Turn every non-blank line of the records below into a row of a Markdown table, with columns named Row and Line.

# Exercise material:

* begin *

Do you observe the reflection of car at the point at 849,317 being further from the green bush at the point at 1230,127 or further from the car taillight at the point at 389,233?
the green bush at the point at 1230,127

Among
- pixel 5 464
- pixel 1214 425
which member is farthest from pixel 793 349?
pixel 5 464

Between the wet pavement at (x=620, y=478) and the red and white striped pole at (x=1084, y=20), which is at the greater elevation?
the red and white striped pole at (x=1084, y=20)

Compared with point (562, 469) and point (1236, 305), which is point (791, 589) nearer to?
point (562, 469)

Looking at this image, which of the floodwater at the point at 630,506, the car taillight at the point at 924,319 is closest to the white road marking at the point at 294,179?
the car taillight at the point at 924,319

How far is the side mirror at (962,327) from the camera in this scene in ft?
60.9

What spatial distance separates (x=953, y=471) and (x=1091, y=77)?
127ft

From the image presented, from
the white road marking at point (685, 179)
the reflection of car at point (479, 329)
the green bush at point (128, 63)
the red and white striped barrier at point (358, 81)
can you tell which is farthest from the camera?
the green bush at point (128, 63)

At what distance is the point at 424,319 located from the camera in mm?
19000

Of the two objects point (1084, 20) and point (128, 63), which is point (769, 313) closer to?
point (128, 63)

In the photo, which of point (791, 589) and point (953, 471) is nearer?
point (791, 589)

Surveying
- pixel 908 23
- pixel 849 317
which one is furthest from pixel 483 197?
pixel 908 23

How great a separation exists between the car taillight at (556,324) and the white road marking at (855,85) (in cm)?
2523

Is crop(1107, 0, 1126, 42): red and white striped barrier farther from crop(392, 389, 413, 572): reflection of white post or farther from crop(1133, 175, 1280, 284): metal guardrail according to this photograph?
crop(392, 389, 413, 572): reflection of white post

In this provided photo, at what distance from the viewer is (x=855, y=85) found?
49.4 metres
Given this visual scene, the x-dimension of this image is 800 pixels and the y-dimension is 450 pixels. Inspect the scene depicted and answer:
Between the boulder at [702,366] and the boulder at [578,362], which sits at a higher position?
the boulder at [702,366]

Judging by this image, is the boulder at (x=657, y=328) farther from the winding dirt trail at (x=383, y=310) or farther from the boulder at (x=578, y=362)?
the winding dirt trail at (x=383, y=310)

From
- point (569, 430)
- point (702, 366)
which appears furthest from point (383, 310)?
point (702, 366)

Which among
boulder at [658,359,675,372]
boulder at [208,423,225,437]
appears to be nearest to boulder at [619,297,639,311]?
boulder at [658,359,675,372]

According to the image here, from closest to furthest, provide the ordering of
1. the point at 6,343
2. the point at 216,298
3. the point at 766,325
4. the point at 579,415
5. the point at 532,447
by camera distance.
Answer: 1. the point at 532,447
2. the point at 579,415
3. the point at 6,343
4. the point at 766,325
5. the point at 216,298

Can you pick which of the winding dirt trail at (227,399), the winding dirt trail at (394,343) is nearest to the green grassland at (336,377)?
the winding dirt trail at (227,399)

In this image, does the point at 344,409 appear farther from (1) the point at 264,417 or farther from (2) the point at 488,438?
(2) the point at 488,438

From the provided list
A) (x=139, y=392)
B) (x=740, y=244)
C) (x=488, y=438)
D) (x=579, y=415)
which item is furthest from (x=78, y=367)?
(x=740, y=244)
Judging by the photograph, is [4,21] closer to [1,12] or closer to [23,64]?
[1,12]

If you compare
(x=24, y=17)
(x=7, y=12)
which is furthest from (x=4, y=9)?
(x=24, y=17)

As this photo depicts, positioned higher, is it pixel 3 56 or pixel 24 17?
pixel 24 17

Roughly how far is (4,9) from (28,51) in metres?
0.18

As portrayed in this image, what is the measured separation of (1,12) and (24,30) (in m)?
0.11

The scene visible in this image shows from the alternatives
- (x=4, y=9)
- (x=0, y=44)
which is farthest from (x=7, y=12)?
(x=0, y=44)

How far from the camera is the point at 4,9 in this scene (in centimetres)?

* end *

# Task result:
| Row | Line |
|---|---|
| 1 | Do you observe the reflection of car at the point at 849,317 being further from the green bush at the point at 1230,127 or further from the car taillight at the point at 389,233? |
| 2 | the green bush at the point at 1230,127 |
| 3 | Among |
| 4 | - pixel 5 464 |
| 5 | - pixel 1214 425 |
| 6 | which member is farthest from pixel 793 349? |
| 7 | pixel 5 464 |
| 8 | Between the wet pavement at (x=620, y=478) and the red and white striped pole at (x=1084, y=20), which is at the greater elevation? |
| 9 | the red and white striped pole at (x=1084, y=20) |
| 10 | Compared with point (562, 469) and point (1236, 305), which is point (791, 589) nearer to? |
| 11 | point (562, 469) |
| 12 | Looking at this image, which of the floodwater at the point at 630,506, the car taillight at the point at 924,319 is closest to the white road marking at the point at 294,179? |
| 13 | the car taillight at the point at 924,319 |
| 14 | How far is the side mirror at (962,327) from the camera in this scene in ft? |
| 15 | 60.9 |
| 16 | What spatial distance separates (x=953, y=471) and (x=1091, y=77)? |
| 17 | 127ft |
| 18 | From the image presented, from |
| 19 | the white road marking at point (685, 179) |
| 20 | the reflection of car at point (479, 329) |
| 21 | the green bush at point (128, 63) |
| 22 | the red and white striped barrier at point (358, 81) |
| 23 | can you tell which is farthest from the camera? |
| 24 | the green bush at point (128, 63) |
| 25 | At what distance is the point at 424,319 located from the camera in mm? |
| 26 | 19000 |
| 27 | Of the two objects point (1084, 20) and point (128, 63), which is point (769, 313) closer to? |
| 28 | point (128, 63) |
| 29 | In the photo, which of point (791, 589) and point (953, 471) is nearer? |
| 30 | point (791, 589) |
| 31 | Surveying |
| 32 | - pixel 908 23 |
| 33 | - pixel 849 317 |
| 34 | which one is furthest from pixel 483 197? |
| 35 | pixel 908 23 |
| 36 | How great a separation exists between the car taillight at (556,324) and the white road marking at (855,85) (in cm)? |
| 37 | 2523 |
| 38 | Is crop(1107, 0, 1126, 42): red and white striped barrier farther from crop(392, 389, 413, 572): reflection of white post or farther from crop(1133, 175, 1280, 284): metal guardrail according to this photograph? |
| 39 | crop(392, 389, 413, 572): reflection of white post |
| 40 | In this provided photo, at what distance from the viewer is (x=855, y=85) found? |
| 41 | 49.4 metres |
| 42 | Given this visual scene, the x-dimension of this image is 800 pixels and the y-dimension is 450 pixels. Inspect the scene depicted and answer: |
| 43 | Between the boulder at [702,366] and the boulder at [578,362], which sits at a higher position? |
| 44 | the boulder at [702,366] |
| 45 | Judging by this image, is the boulder at (x=657, y=328) farther from the winding dirt trail at (x=383, y=310) or farther from the boulder at (x=578, y=362)? |
| 46 | the winding dirt trail at (x=383, y=310) |
| 47 | From |
| 48 | - point (569, 430) |
| 49 | - point (702, 366) |
| 50 | which appears furthest from point (383, 310)? |
| 51 | point (702, 366) |
| 52 | Which among |
| 53 | boulder at [658,359,675,372] |
| 54 | boulder at [208,423,225,437] |
| 55 | appears to be nearest to boulder at [619,297,639,311]? |
| 56 | boulder at [658,359,675,372] |
| 57 | According to the image here, from closest to furthest, provide the ordering of |
| 58 | 1. the point at 6,343 |
| 59 | 2. the point at 216,298 |
| 60 | 3. the point at 766,325 |
| 61 | 4. the point at 579,415 |
| 62 | 5. the point at 532,447 |
| 63 | by camera distance. |
| 64 | Answer: 1. the point at 532,447 |
| 65 | 2. the point at 579,415 |
| 66 | 3. the point at 6,343 |
| 67 | 4. the point at 766,325 |
| 68 | 5. the point at 216,298 |
| 69 | Can you pick which of the winding dirt trail at (227,399), the winding dirt trail at (394,343) is nearest to the green grassland at (336,377)? |
| 70 | the winding dirt trail at (227,399) |
| 71 | In this image, does the point at 344,409 appear farther from (1) the point at 264,417 or farther from (2) the point at 488,438? |
| 72 | (2) the point at 488,438 |
| 73 | From the provided list |
| 74 | A) (x=139, y=392) |
| 75 | B) (x=740, y=244) |
| 76 | C) (x=488, y=438) |
| 77 | D) (x=579, y=415) |
| 78 | which item is furthest from (x=78, y=367)? |
| 79 | (x=740, y=244) |
| 80 | Judging by the photograph, is [4,21] closer to [1,12] or closer to [23,64]? |
| 81 | [1,12] |
| 82 | If you compare |
| 83 | (x=24, y=17) |
| 84 | (x=7, y=12) |
| 85 | which is furthest from (x=4, y=9)? |
| 86 | (x=24, y=17) |
| 87 | As this photo depicts, positioned higher, is it pixel 3 56 or pixel 24 17? |
| 88 | pixel 24 17 |
| 89 | Roughly how far is (4,9) from (28,51) in metres? |
| 90 | 0.18 |
| 91 | As portrayed in this image, what is the measured separation of (1,12) and (24,30) (in m)? |
| 92 | 0.11 |
| 93 | The scene visible in this image shows from the alternatives |
| 94 | - (x=4, y=9) |
| 95 | - (x=0, y=44) |
| 96 | which is farthest from (x=7, y=12)? |
| 97 | (x=0, y=44) |
| 98 | How far from the camera is the point at 4,9 in this scene (in centimetres)? |